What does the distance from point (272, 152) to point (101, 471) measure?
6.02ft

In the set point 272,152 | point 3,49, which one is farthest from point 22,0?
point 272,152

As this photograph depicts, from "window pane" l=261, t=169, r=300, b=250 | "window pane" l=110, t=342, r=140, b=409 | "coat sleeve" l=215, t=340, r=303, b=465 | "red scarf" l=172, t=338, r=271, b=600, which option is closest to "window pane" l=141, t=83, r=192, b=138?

---

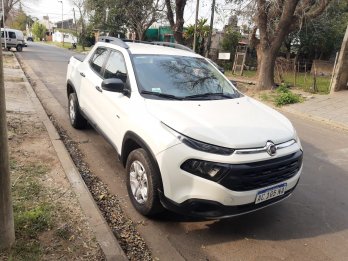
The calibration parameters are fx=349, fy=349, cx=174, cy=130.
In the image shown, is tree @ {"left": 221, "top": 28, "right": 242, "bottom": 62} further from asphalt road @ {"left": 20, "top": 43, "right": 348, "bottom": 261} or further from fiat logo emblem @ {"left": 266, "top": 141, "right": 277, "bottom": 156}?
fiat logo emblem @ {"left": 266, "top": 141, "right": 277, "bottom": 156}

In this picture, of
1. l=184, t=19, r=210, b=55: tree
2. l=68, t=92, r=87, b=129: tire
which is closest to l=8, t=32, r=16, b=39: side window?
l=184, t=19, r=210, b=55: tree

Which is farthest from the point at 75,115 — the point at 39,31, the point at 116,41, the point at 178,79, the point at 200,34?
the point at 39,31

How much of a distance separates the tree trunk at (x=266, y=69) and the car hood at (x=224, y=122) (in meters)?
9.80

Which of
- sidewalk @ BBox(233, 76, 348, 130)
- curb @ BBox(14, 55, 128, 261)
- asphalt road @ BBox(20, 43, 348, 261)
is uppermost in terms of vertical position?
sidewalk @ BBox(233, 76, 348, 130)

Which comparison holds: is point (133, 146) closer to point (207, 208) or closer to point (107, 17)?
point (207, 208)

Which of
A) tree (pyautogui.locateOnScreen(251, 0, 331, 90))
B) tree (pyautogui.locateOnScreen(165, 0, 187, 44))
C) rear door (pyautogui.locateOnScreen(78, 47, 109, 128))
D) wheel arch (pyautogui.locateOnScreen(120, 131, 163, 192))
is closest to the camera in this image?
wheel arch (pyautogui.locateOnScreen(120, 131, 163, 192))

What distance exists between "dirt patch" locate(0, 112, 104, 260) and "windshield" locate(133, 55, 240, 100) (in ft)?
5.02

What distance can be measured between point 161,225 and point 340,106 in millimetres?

> _The request_:
Pull out every line of the records above that contains the string "emblem". Case counts.

> _Correct answer_:
In the image shown, is tree @ {"left": 221, "top": 28, "right": 242, "bottom": 62} further from asphalt road @ {"left": 20, "top": 43, "right": 348, "bottom": 261} or further from fiat logo emblem @ {"left": 266, "top": 141, "right": 277, "bottom": 156}?
fiat logo emblem @ {"left": 266, "top": 141, "right": 277, "bottom": 156}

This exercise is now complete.